Later on during the question and answer period Gene Sharp highlights the reality that those in power will do anything to stay in power and that means that you have to be as prepared as possible in engaging in a nonviolent struggle.
"You have to learn how to do it skillfully. If you are going to fight a war violently you don't go to all the neighborhood bars and get all the guys out there and say lets go fight a war but thats about the way nonviolent struggle has been conducted over the centuries. People were improvising. They didn't know what the hell they were doing. What would make it effective? What should they be aware of? Who was this guy who was urging violence? They didn't know he was a tool of the political police. This happened in the Russian empire ... and repeatedly. It also happened I am told with the Gestapo doing that. Dictators and rulers who fear the power of people will do their damndest to defeat it and you have to know how to be smarter than they are and more courageous and more skilled in what you do."
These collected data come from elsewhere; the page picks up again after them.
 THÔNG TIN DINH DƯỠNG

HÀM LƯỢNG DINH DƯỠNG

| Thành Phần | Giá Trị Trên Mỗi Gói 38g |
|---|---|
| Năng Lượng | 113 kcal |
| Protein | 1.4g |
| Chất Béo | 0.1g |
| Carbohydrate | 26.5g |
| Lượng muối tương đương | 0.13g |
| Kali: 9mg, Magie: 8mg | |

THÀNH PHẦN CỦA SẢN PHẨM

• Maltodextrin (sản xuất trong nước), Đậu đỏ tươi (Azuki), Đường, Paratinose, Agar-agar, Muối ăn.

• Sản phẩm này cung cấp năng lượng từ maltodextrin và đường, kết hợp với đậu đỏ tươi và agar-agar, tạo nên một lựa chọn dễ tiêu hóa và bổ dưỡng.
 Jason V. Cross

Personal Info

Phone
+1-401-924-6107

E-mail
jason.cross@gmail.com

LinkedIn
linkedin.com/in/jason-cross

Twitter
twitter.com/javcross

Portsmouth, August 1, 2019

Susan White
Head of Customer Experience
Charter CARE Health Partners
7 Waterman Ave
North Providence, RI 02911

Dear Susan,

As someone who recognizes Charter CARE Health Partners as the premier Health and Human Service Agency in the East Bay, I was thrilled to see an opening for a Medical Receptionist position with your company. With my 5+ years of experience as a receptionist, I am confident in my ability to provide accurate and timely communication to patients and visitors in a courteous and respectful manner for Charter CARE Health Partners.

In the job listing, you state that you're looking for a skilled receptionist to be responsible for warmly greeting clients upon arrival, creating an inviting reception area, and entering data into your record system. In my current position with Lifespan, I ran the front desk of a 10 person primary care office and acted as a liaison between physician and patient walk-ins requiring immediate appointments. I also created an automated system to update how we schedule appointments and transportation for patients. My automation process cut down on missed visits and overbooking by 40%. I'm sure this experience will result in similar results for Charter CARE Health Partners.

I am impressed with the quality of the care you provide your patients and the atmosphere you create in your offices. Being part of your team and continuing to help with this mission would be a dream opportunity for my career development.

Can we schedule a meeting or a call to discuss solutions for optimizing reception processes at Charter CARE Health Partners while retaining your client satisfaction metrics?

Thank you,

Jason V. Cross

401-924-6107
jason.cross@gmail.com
The full interview is available below:
There is more than a century of evidence that nonviolence is more effective then violence with better long term results yet the cult of violence remains. Professor Erica Chenoweth speaking at Dartmouth University offers an explanation, reported in the student paper The Dartmouth, that still asks why?: “Often violence is serving very personal functions for people. “Rational insurgents should be able to substitute the method that works for one that doesn’t, but people are hanging onto violence for dear life, and I don’t know why.”
One could say it is an example of mass insanity. Hopefully its survivable.